Lino Chávez morreu relativamente pobre em 1994, mas representa uma grande inspiração para uma geração de soneros de Veracruz, aqueles que ouviram seus programas, quando eram jovens. Dentre esses soneros, destaca-se o Conjunto de Cosamaloapan, hoje estrela das danças da cidade açucareira. Dirigido por Juan Vergara, ele interpreta uma versão impressionante de Son La Iguana, em que o ritmo e a voz revelam claramente as raízes africanas dessa música.

O FILHO JAROCHO VIVE

Embora os bons soneros atuais, como Juan Vergara e Graciana Silva já tenham mais de 60 anos, isso não quer dizer que o filho Jarocho esteja em declínio. Há um bom número de jovens músicos que preferem filho à cumbia, merengue à marimba. Quase todos vêm das fazendas ou vilas de pescadores de Veracruz. Uma exceção notável é Gilberto Gutiérrez, cofundador do grupo Mono Blanco. Gilberto nasceu em Três Zapotes, cidade que produziu excelentes músicos camponeses, embora ele e sua família sejam proprietários de terras locais. O avô de Gilberto era dono do primeiro gramofone da cidade e por isso trouxe as polcas e as valsas para Três Zapotes, deixando aos netos a tarefa implícita de recuperar o lugar que merecem para ele.

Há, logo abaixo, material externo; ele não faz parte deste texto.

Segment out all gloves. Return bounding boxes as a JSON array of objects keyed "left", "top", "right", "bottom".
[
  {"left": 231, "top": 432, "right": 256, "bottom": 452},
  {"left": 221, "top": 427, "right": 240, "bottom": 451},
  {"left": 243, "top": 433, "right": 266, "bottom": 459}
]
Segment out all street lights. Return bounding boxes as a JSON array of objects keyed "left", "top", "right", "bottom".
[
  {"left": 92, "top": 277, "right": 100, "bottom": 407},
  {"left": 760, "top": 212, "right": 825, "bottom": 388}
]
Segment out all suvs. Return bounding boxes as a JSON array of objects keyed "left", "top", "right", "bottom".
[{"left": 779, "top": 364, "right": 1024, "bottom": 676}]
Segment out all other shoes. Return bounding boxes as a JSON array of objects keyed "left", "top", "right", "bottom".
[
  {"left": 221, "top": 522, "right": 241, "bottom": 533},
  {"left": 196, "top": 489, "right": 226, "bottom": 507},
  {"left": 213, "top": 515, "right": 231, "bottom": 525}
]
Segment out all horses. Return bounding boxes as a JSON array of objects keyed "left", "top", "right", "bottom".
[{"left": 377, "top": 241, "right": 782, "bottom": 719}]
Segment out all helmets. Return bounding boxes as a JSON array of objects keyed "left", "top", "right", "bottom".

De todos os grupos atuais de Veracruz, Mono Blanco é um dos mais ousados ​​musicalmente, apresentando alguns instrumentos diferentes ao son jarocho e trabalhando nos Estados Unidos com músicos cubanos e senegaleses para produzir um som distinto. Porém, até o momento, o maior sucesso profissional tem sido alcançado com as mais tradicionais interpretações dos velhos jarochos sones, o que diz muito sobre o gosto do público atual por essa música.

Gutiérrez não foi o primeiro a dar ao filho Jarocho um toque internacional. Após o boom das décadas de 1940 e 1950, muitos músicos mexicanos viajaram para os Estados Unidos e um dos mais antigos jarochos sones conseguiu invadir as casas de milhões de americanos: La Bamba, com versões de Trini López e Richie Valens.

Felizmente, La Bamba pode ser ouvido de forma original, na voz de Negra Graciana e também na versão de alguns grupos do sul do estado. Tais performances mostram o espírito de uma música que, como a ágil e querida iguana, pode enfrentar muitos contratempos, mas se recusa terminantemente a morrer.